Developers follow a process/model known as a Software Development Life Cycle (SDLC) for developing Software Projects. A traditional SDLC has various stages of development
- Planning –Documenting and determining project structure and schedule.
- Analysis –Analyzing project requirements and collecting resources.
- Design –Designing software model with architecture and Interface designing.
- Implementation –Developing an actual product by considering design and requirements.
- Testing –Testing the built, fixing errors & bugs, and refactoring the code.
- Deploying and Maintenance –The software is deployed and monitored for further enhancements.
Traditional Software Development Process
An overview of a Traditional SDLC shown in the above image works in the following manner.
- Different Development teams maintain different code repositories.
- Build and Integration team integrates the code.
- Integrated code is compiled as a package.
- A package with instructions is sent to the Operations team.
- The Operations team pushes the package into a test environment, the package is tested by the Testing team.
- The Test team informs the Development team about any possible issues else gives a green signal for Production Release.
However, it is not valuable in this fastly adapting world to practice the above process and models like the Waterfall Model wherein we have to wait till the end to receive a functional product, generally delivered at the end of a cycle.
CI/CD Definition :
That’s where CI/CD comes to the rescue. It is more of a culture and practice than tools, but what is CI/CD?
“CI/CD stands for Continuous Integration and Continuous Delivery (or Continuous Deployment), it is about how an Integrated code on a shared repository is used to release software to production multiple times a day with the help of automation.”
Continuous Integration :
Continuous Integration is about how developers integrate code using a shared repository multiple times a day with the help of automation.
Continuous Delivery :
Continuous Delivery is about automatically releasing software to the test or production environment.
Continuous Integration and Continuous Delivery Process
The above image shows Continuous Integration and Continuous Delivery process that differ from traditional SDLC due to the following reasons,
- Developers manage code on a shared repository.
- After compilation, Automated Unit and UI testing are performed.
- The Operations Team needs to take care of Automated scripts that further go to the test environment.
- Testing is performed and after approval, the software is sent to production.
Here Continuous Integration can be referred to as Build Pipeline and Continuous Delivery can be referred to as Release Pipeline.
Continuous Deployment :
Continuous Deployment is about releasing software to production automatically without human intervention.
Continuous Integration and Continuous Deployment Process
Continuous Deployment is an advancement and it reduces manual work of the Operations and Testing team to deploy the software to production as it is automatically deployed to production after Automated Acceptance Testing.

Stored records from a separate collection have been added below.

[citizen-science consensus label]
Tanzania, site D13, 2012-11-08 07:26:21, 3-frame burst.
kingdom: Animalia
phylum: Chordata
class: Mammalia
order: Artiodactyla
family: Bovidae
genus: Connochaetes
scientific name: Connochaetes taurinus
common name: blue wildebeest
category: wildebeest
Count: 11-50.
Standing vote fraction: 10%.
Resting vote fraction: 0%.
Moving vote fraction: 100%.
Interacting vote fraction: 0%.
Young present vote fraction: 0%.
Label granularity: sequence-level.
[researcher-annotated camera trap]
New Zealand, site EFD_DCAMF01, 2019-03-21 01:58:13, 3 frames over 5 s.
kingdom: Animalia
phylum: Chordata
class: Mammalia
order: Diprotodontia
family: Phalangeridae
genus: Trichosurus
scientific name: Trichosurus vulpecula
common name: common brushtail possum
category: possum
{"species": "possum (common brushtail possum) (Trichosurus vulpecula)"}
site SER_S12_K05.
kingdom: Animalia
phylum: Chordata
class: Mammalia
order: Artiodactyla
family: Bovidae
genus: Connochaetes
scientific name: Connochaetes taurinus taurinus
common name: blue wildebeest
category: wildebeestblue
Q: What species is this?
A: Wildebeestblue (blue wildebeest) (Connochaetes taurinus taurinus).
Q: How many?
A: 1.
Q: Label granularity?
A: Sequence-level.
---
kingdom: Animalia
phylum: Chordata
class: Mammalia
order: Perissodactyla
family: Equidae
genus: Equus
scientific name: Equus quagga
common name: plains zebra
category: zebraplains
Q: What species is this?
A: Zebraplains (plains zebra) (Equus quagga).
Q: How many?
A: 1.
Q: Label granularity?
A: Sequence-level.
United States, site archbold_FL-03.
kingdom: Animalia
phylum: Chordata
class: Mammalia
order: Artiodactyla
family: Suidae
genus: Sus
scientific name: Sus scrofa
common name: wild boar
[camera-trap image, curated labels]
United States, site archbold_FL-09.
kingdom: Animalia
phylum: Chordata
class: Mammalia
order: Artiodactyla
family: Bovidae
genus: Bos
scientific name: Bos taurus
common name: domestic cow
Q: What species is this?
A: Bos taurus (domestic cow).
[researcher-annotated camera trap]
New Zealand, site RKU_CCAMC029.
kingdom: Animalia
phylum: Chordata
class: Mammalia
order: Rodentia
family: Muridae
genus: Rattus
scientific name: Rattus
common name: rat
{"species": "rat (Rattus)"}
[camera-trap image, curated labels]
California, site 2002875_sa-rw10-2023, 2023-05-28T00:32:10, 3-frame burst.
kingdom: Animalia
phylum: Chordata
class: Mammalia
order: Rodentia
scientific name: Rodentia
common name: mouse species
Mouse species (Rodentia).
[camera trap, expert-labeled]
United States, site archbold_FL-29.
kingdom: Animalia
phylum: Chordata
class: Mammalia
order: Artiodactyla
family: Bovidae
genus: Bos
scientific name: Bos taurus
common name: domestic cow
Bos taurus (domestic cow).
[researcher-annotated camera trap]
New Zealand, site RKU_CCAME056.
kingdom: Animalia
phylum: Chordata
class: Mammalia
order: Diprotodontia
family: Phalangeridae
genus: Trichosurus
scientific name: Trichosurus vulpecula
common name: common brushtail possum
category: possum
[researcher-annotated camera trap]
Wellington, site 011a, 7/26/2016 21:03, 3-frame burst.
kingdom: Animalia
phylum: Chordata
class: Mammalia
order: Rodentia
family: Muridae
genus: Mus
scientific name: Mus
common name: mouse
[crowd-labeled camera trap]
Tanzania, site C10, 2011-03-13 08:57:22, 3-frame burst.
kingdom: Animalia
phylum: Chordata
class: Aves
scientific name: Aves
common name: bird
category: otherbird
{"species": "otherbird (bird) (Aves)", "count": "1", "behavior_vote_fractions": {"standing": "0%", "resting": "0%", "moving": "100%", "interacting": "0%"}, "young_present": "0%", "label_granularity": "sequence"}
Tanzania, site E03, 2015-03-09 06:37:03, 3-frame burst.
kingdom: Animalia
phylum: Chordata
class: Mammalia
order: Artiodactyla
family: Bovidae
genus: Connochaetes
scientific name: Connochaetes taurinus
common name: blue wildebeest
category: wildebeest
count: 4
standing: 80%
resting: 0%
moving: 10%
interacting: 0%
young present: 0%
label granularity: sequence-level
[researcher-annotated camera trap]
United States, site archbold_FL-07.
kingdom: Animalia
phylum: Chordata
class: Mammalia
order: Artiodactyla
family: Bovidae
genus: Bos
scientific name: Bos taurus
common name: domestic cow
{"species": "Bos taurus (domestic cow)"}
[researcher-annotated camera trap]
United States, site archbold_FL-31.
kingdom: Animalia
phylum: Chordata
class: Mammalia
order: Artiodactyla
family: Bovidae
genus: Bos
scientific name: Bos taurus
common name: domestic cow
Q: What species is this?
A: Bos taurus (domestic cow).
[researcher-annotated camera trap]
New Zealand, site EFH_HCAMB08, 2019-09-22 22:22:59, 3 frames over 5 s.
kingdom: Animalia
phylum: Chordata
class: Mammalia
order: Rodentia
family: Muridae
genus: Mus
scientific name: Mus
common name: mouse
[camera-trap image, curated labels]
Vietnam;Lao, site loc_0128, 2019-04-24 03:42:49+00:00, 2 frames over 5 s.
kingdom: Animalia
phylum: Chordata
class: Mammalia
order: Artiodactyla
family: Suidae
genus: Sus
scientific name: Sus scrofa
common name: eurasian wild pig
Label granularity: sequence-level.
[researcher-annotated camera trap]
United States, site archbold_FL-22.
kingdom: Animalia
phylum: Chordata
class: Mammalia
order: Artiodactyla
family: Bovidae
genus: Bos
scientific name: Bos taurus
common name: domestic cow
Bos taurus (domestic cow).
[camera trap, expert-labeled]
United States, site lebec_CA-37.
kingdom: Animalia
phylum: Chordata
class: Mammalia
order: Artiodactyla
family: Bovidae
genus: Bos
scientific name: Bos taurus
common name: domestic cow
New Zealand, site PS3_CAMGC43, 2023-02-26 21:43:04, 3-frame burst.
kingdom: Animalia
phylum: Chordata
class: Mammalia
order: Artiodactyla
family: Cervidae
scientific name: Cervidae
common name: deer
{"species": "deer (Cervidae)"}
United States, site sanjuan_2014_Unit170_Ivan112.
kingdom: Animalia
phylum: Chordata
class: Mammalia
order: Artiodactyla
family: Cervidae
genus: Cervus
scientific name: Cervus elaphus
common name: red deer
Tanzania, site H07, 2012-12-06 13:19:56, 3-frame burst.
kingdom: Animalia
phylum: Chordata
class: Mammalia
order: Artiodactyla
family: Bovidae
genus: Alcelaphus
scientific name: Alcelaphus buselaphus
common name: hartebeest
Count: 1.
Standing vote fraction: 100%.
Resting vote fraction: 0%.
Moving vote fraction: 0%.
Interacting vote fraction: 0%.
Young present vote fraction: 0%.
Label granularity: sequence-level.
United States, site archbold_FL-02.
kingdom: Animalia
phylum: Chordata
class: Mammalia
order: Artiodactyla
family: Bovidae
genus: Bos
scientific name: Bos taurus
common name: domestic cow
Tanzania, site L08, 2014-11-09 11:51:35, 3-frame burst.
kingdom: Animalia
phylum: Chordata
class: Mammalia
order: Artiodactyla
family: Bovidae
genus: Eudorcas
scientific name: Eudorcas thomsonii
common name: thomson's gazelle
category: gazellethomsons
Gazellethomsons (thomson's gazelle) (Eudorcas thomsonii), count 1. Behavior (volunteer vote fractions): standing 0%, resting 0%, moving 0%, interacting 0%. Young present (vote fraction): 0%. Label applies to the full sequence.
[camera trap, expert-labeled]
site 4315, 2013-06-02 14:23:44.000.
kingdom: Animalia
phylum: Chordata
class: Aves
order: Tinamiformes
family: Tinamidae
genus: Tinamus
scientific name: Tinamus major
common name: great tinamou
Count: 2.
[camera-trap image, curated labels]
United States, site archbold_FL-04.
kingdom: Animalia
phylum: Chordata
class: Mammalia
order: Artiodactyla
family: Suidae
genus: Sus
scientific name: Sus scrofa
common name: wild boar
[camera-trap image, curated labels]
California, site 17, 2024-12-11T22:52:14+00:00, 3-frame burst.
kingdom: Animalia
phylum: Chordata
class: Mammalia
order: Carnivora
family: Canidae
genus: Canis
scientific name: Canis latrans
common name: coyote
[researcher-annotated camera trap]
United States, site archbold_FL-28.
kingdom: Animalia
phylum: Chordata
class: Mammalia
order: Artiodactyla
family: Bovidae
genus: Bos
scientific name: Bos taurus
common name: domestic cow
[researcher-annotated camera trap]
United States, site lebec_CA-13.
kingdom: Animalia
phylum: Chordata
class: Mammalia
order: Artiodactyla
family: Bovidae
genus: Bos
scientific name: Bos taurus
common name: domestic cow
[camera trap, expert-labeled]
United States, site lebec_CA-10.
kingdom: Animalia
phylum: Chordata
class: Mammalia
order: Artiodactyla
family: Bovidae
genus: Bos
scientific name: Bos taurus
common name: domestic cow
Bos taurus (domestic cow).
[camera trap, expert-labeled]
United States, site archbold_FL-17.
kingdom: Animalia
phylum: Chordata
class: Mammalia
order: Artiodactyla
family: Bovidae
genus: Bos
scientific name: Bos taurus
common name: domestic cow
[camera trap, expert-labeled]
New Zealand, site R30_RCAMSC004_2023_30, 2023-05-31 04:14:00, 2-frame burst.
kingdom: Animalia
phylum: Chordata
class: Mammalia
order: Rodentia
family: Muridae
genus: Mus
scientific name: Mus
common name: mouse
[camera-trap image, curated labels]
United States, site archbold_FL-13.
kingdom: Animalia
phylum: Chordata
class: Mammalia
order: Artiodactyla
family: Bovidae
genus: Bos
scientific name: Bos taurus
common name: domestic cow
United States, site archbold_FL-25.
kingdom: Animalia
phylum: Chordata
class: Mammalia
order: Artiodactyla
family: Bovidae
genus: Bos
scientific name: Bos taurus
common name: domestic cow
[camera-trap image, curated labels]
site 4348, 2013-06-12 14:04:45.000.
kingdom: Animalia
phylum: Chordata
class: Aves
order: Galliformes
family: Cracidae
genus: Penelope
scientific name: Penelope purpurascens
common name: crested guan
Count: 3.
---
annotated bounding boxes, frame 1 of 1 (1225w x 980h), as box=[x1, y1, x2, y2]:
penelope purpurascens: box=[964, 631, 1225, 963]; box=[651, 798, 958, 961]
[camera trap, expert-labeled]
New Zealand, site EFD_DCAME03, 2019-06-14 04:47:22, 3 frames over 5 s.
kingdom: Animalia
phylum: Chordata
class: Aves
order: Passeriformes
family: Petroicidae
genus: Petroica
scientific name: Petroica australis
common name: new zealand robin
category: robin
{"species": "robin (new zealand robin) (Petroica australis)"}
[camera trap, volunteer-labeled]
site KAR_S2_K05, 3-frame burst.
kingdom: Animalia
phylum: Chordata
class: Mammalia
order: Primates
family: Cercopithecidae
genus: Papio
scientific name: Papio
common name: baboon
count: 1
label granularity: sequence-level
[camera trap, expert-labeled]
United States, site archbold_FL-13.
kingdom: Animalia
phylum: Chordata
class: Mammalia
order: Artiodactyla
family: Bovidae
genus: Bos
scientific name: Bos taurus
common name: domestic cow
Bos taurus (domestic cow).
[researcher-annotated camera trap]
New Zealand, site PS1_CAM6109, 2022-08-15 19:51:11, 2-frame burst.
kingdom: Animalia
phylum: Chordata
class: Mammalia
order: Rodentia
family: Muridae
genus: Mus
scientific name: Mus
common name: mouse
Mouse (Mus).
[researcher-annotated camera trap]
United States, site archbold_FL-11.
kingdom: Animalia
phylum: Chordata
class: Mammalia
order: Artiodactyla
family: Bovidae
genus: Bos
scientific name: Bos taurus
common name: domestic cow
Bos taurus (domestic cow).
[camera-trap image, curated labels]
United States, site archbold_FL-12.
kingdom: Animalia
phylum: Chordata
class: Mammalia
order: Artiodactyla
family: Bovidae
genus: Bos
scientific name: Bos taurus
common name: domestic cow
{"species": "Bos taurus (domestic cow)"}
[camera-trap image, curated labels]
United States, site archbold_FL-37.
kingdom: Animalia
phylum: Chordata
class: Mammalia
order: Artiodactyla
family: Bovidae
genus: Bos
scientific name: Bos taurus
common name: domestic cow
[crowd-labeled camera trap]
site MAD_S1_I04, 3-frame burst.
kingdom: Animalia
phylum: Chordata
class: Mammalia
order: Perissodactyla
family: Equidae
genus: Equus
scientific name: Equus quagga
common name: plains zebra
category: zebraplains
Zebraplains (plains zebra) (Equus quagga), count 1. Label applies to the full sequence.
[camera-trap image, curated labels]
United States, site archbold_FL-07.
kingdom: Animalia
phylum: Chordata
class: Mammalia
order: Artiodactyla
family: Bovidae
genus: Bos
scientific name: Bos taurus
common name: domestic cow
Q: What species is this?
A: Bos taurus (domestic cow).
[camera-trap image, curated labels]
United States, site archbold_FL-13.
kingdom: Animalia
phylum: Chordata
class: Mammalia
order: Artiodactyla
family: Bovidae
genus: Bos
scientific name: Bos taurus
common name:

CI/CD helps for rapid and reliable software development in the following manner.
- Automated and quick code integration.
- Error detection and response are fast due to the short cycle and iterations.
- Less prone to human errors.
- Faster than following manual instructions due to automated scripting.
- Deployment can be done several times a day.
Moreover, CI/CD in DevOps is about unifying process and automation, it helps to act as a bridge between Development and Operations team to make the process more reliable and adaptive.